-- Begin Source extract --

Thanks, Brian! That one piece is making it very difficult for me to continue to ignore DDI...
Brian R. James Posted - 31 Aug 2010 : 16:04:11
quote:
Originally posted by Jakk
By way of doing so: do we have a more exact location for the ruins of Yrlaancel/Ondathel/Myth Ondath? We know it was near the White Peaks (north of Whitehorn on the 3E FRCS map), but IIRC, that's all we know. Anybody know of anything more specific anywhere?

Myth Ondath's location is depicted on the map included with the Monument of the Ancients adventure in Dungeon 170.
Jakk Posted - 30 Aug 2010 : 22:06:38
quote:
Originally posted by Markustay

Well, without trying to be overly negative, I actually prefer the new group in charge NOT try to fill-in-the-blanks.

I've noticed a lot of lore-holes with newer canon about the past - I like it better when we can have these kinds of 'deep discussions' here at the keep.

The 4e Realms have a great deal of room now for 'new material', and THAT is where the designers and authors should focus their attentions, because THAT is where it is needed. Leave the past for the grognards.

-- End Source extract --

Short problem ▸ Reproduce word for word the passage of the forum discussion above that opens with the words containing "Myth Ondath's location" and closes with "try to fill-in-the-blanks.".

-- Begin Information shown --

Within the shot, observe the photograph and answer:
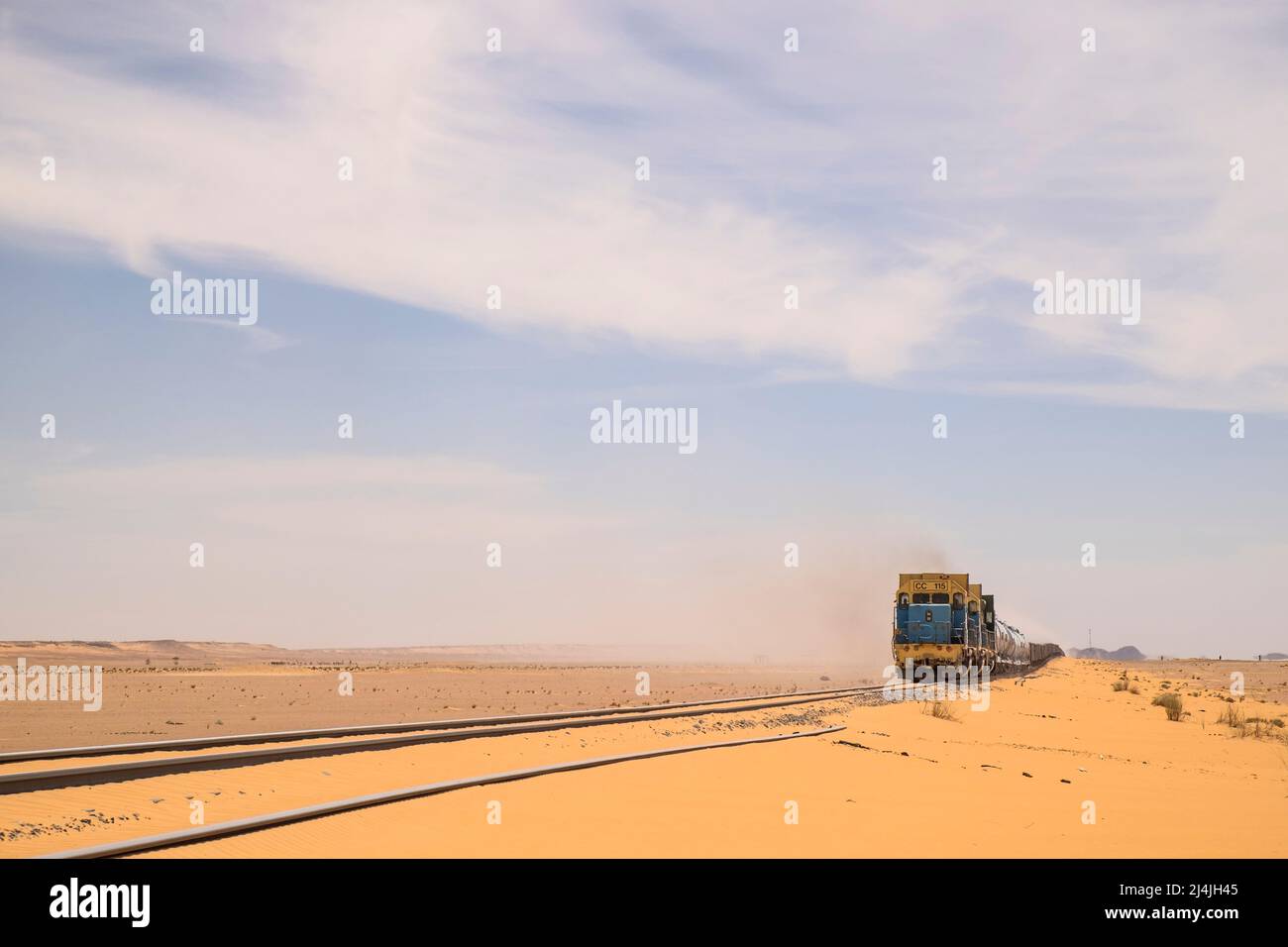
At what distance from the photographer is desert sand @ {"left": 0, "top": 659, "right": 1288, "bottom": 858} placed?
37.1 ft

-- End Information shown --

Answer for the task ▸
Myth Ondath's location is depicted on the map included with the Monument of the Ancients adventure in Dungeon 170.
Jakk Posted - 30 Aug 2010 : 22:06:38
quote:
Originally posted by Markustay

Well, without trying to be overly negative, I actually prefer the new group in charge NOT try to fill-in-the-blanks.